══ Text ══
Am I using the code incorrectly? help me

Pang-dachu commented 10 months ago

I used this code and trained with Korean ko-snil data.

adapter_config.json, adapter_model.safetensors, special_tokens_map.json, tokenizer_config.json, tokenizer.json, tokenizer.model

5 files were saved.

I configured accelerate as shown below. I applied rola.json as it was published.

CUDA_VISIBLE_DEVICES="1" accelerate launch \
    --config_file ds_zero2_0125.yaml \
    peft_lora_embedding_semantic_search.py \
    --dataset_name similarity_Kodataset \
    --max_length 512 \
    --model_name_or_path "/home/embedding_kim/[Model]/e5-mistral-7b-instruct" \
    --per_device_train_batch_size 1 \
    --per_device_eval_batch_size 1 \
    --learning_rate 0.00005 \
    --weight_decay 0.01 \
    --num_train_epochs 4 \
    --max_train_steps 2048 \
    --gradient_accumulation_steps 512 \
    --lr_scheduler_type cosine\
    --num_warmup_steps 128 \
    --output_dir trained_ko_model_0125 \
    --with_tracking \
    --report_to "wandb" \
    --use_peft

I also saw a change in learning loss, and when I evaluated the model with my code against the STS BenchMark The benchmark scores for the model published by [intfloat] and the model I fine-tuned are the same to the same number of decimal places.

I would like to ask if your code cannot fine-tune the model published by [intfloat], or if I am missing something and need to apply additional measures after training for the results to be reflected.

(ex.. Is there a process to merge the generated adapter.json into the model further...?)

kamalkraj commented 10 months ago

The code can be used to finetune the published infloat model or the original mistral model.

To merge lora https://discuss.huggingface.co/t/help-with-merging-lora-weights-back-into-base-model/40968/4

Pang-dachu commented 10 months ago

Thank you very much for providing the fine-tuning code.

However, I have been trying to fine-tune using your code for a few days now, and the generated LoRA adapter is not having any effect on the model.
═══
• Exercise instructions:
**a)** In the fine-tuning thread, reproduce word for word the passage that begins with "kamalkraj commented 10" and runs through "on the model.".
**b)** Answer these questions about the fine-tuning thread:
(i) What data did the first poster train with?
(ii) How many files were saved after training?
(iii) What benchmark was used to evaluate the models?
**c)** Write the next part of the fine-tuning thread, picking up after its final sentence.
══ Provided data ══
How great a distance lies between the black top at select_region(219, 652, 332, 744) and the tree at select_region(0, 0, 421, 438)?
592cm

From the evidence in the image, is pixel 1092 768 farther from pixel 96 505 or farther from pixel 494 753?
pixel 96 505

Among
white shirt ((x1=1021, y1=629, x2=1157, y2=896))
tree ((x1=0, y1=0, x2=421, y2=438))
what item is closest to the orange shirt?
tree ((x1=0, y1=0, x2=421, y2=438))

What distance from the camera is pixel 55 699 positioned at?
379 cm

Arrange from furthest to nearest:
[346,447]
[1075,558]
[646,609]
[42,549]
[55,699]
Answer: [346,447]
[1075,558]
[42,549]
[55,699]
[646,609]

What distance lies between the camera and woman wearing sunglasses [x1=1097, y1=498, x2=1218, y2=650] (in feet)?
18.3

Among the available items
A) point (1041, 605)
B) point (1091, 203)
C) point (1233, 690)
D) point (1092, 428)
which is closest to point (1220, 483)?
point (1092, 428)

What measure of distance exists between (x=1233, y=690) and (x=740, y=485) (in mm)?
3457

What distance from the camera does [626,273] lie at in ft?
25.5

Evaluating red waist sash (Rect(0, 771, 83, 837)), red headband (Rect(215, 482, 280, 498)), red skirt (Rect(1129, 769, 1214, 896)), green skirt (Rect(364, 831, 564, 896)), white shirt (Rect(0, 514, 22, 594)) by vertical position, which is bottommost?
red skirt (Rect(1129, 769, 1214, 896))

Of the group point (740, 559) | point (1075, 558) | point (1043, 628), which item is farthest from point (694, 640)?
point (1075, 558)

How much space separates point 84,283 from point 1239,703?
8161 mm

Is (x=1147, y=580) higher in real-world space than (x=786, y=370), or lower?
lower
═══
• Expected responses:
**a)**
kamalkraj commented 10 months ago

The code can be used to finetune the published infloat model or the original mistral model.

To merge lora https://discuss.huggingface.co/t/help-with-merging-lora-weights-back-into-base-model/40968/4

Pang-dachu commented 10 months ago

Thank you very much for providing the fine-tuning code.

However, I have been trying to fine-tune using your code for a few days now, and the generated LoRA adapter is not having any effect on the model.

**b)**
(i) Korean ko-snil data
(ii) 5
(iii) The STS BenchMark

**c)**
I have tried fine-tuning both 1) intfloat's model and 2) the base model of intfloat's model, but applying the LoRA adapter made no difference.

=== The data used for training is Korean dataset The benchmark I use for evaluation is MTEB STS17 (ko-ko).

Am I doing something wrong in my approach or thinking ?

bjelkenhed commented 10 months ago

Thank you for providing this code, however I get the same results that is described by Pang-dachu above. The trained LoRA adapters does not seem to have any effect on the response from the model. Have tried with merge and unload before saving the model and loading it again but the result is alway exactly the same as with the e5-instruct-7b basemodel.

Rinatum commented 10 months ago

@Pang-dachu @bjelkenhed I got the same problem for my custom dataset

the reason was that accelerate config provided by @kamalkraj is not suitable for my machine. I only start to work with accelerate so I don't know which fields in the config are wrong but I have universal solution. Just run

accelerate launch --mixed_precision="fp16" peft_lora_embedding_semantic_search.py ...

It will be use default accelerate parameters for your machine.

Also the here is selfcheck :

                    lora_params = {n: p for n, p in model.named_parameters() if "lora" in n}
                    for n, p in lora_params.items():
                        accelerator.print(n, p.sum())

past this in your trainloop to check that your Lora_B parameters are not zero

I hope it will be help you

Pang-dachu commented 10 months ago

@Rinatum

There are quite a few floors with zero values of LoRA_B. How would you recommend approaching and solving this problem?

ps : I noticed it today as well, and it seems that in the learning process, lr goes to zero when the LoRA_B layer goes to zero.

Rinatum commented 10 months ago

@Pang-dachu

try to train with default paramters of accelerate (one machine, one gpu, fp16)
be careful when you will load learned lora

THIS ONE DOESN'T WORK:

model = AutoModel.from_pretrained('intfloat/e5-mistral-7b-instruct')
model = PeftModel.from_pretrained(model, "path-to-lora")

THIS ONE WORK:

model = MistralForSequenceEmbedding.from_pretrained('intfloat/e5-mistral-7b-instruct')
model = PeftModel.from_pretrained(model, "path-to-lora")

Pang-dachu commented 10 months ago

@Rinatum

I currently have accelerate configured like this: (deepspeed not used)

NCCL_P2P_LEVEL=NVL CUDA_VISIBLE_DEVICES="0" accelerate launch \
--mixed_precision="bf16" \
peft_lora_embedding_semantic_search.py \
--dataset_name custom_data_path \
--per_device_train_batch_size 1 \
--per_device_eval_batch_size 1 \
--model_name_or_path local_model_path\ 
--output_dir output_dir \
--use_peft

I proceeded with the class "MistralForSequenceEmbedding.from_pretrained", which is also defined in the peft_lora_embedding_semantic_search code. (The difference is that it is imported into bf16)
I tried to train it as you suggested, but I got the same result of 0 for LoRA_B.

Total number of LoRA layers (A+B) : 448
LoRA_A count : 224
LoRA_B count : 224
LoRA_A zero weight count : 0
LoRA_B zero weight Count : 224

Pang-dachu commented 10 months ago

@Rinatum

I think I saw a glimpse of hope, but I need to verify it.

I'll try again and talk about the results.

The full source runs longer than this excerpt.